= Hinds v. Brazealle =

1838 freedom suit in Mississippi

Hinds v. Brazealle (1838) was a freedom suit decided by the Supreme Court of Mississippi, which denied the legality in Mississippi of deeds of manumission executed by Elisha Brazealle, a Mississippi resident, in Ohio to free a slave woman and their son. Hinds ruled that Brazealle was trying to evade Mississippi law against manumissions except when authorized by the state legislature, and the actions were invalid. Both the mother and son were declared legally still slaves in Mississippi, and the son was prohibited from inheriting his father's estate, as Brazealle had left it all to him.

==Background==
In 1826 Elisha Brazealle traveled from Mississippi to Ohio with a female slave and their mulatto son John Munroe Brazealle. He intended to emancipate both the woman and his son and return with them to Mississippi. During their stay in Ohio, Elisha executed a deed of emancipation for the mother and son, and returned to his residence in Jefferson County, Mississippi. In his will, Elisha reiterated his execution of emancipation for the two and left all of his property to his son John Munroe Brazealle. After his executors took charge of his estate, his relatives contested the will. They claimed that John Munroe Brazealle was still a slave and that slaves could not inherit property.

==Decision==
Chief Justice William Sharkey said that the deed of manumission was executed by a citizen of Mississippi in Ohio for the exclusive purpose of evading Mississippi statutes prohibiting the owners of slaves to set them free without an act of legislature. The deed was therefore fraudulent in Mississippi and became null and void.
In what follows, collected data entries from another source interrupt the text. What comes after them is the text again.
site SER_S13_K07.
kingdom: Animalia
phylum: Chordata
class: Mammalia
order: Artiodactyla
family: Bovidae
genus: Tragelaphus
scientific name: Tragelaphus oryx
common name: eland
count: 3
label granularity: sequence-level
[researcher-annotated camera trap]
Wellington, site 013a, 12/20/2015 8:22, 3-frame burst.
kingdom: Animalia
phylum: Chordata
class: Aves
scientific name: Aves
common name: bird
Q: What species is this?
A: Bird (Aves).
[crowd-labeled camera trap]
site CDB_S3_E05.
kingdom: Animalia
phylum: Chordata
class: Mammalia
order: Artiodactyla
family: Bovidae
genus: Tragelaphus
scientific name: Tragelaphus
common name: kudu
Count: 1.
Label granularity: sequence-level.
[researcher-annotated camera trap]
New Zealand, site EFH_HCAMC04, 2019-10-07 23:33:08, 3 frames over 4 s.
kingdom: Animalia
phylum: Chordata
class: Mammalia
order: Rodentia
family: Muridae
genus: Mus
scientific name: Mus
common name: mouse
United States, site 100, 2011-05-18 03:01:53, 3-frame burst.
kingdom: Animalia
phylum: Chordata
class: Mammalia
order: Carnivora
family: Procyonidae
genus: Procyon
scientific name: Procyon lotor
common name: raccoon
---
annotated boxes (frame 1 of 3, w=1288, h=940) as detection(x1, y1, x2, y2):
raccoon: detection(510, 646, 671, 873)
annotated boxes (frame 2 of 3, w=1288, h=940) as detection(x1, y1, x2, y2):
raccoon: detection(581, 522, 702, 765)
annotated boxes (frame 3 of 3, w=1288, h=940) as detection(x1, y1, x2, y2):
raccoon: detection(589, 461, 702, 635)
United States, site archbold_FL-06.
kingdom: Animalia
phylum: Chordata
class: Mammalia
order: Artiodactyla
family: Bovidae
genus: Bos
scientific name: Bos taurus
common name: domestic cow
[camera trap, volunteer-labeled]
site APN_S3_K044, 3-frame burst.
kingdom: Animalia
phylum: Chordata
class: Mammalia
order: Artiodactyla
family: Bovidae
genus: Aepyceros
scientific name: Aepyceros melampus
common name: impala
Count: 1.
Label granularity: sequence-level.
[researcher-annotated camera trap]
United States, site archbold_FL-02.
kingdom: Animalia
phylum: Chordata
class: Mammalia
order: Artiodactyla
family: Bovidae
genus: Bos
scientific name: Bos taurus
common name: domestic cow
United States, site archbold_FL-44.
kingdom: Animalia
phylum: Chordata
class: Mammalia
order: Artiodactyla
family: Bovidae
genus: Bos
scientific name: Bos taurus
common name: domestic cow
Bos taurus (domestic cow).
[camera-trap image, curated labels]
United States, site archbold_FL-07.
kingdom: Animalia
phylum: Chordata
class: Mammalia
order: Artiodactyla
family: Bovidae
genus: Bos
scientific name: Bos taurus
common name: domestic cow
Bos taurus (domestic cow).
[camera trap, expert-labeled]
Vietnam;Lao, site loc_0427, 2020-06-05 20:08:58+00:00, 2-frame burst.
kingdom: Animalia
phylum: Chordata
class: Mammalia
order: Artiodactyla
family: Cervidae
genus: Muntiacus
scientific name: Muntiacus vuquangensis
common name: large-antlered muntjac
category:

He ruled that John Monroe Brazealle and his mother were legally slaves in Mississippi and were prohibited from inheriting Brazealle's estate.

== Reception ==
In the 1860 edition of his memoir, escaped slave James Watkins gives a short summary of this case under the headline "Horrible Statement".

In Frances Harper's 1892 novel Iola Leroy, or Shadows Uplifted, the principal character is the daughter of a Mississippi planter, who manumitted a slave who had nursed him through a near-fatal illness and then married her in Ohio. After the planter's sudden death, his relatives successfully contest the manumission and reduce Iola and her mother to slavery.